# How to complete this task
The listing that follows must be retyped exactly, without its pictures.

# The data
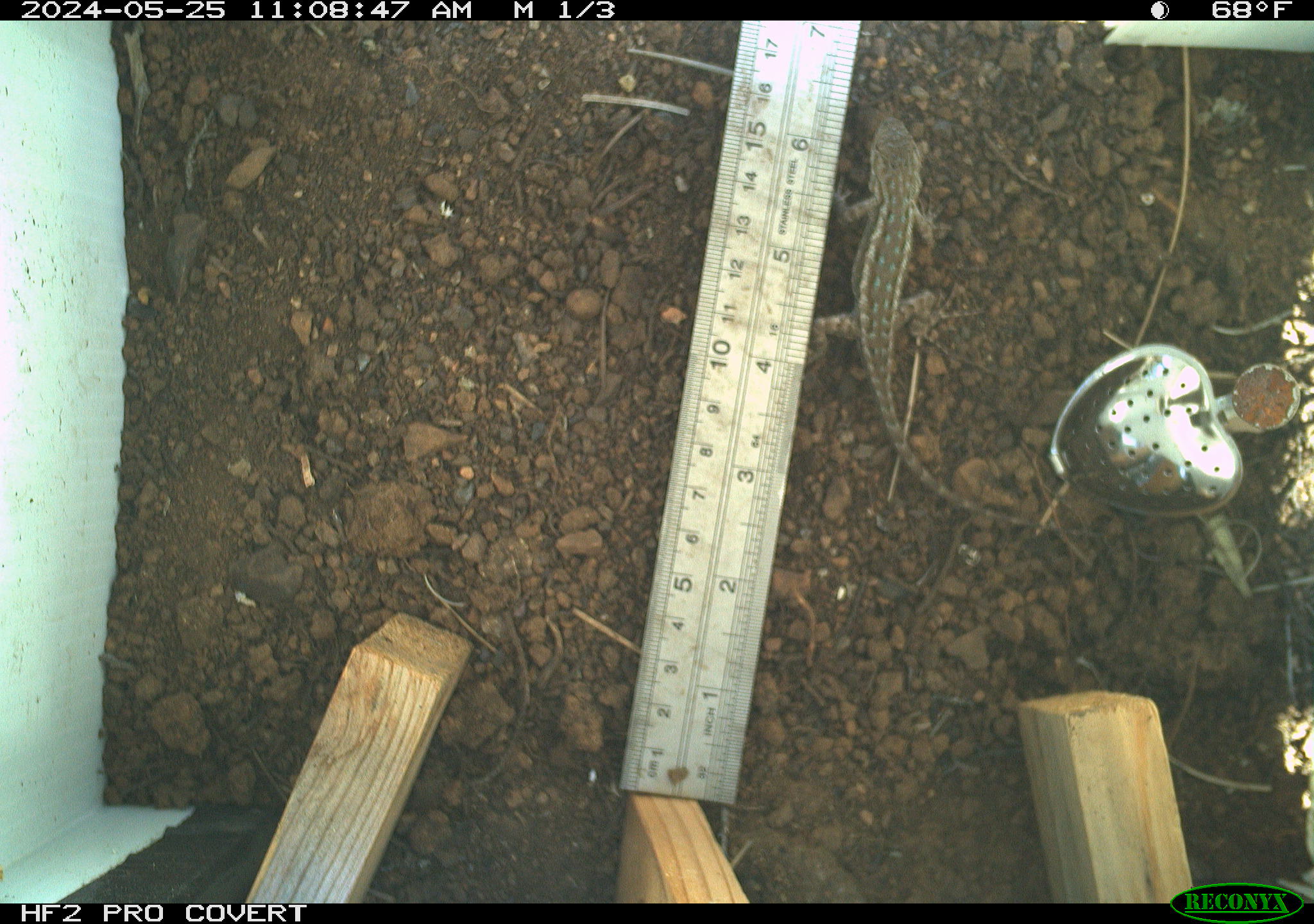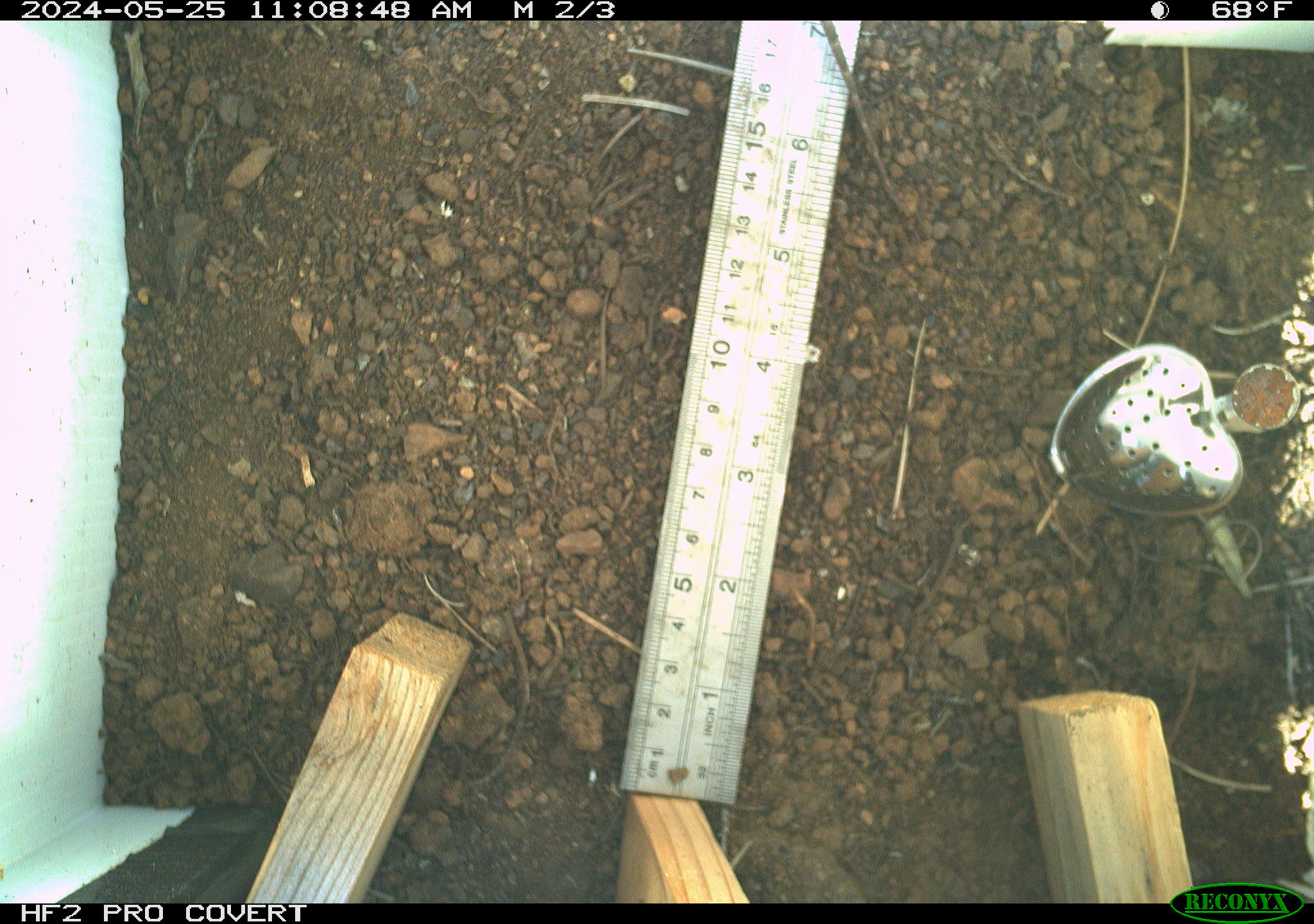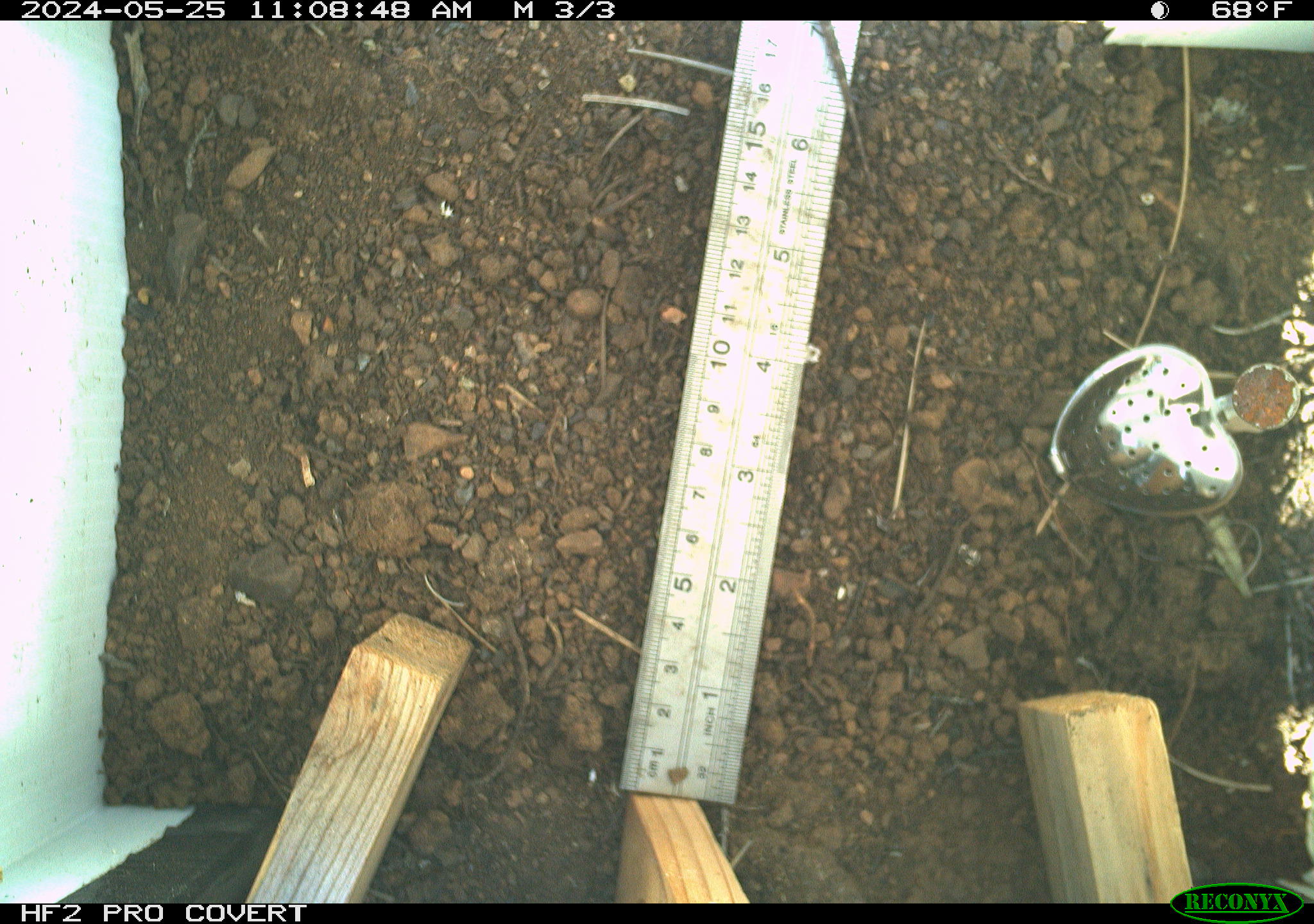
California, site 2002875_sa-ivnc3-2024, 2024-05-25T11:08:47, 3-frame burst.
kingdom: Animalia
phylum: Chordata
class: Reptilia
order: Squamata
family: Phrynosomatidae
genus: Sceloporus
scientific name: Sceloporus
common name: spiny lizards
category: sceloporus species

# Your response
California, site 2002875_sa-ivnc3-2024, 2024-05-25T11:08:47, 3-frame burst.
kingdom: Animalia
phylum: Chordata
class: Reptilia
order: Squamata
family: Phrynosomatidae
genus: Sceloporus
scientific name: Sceloporus
common name: spiny lizards
category: sceloporus species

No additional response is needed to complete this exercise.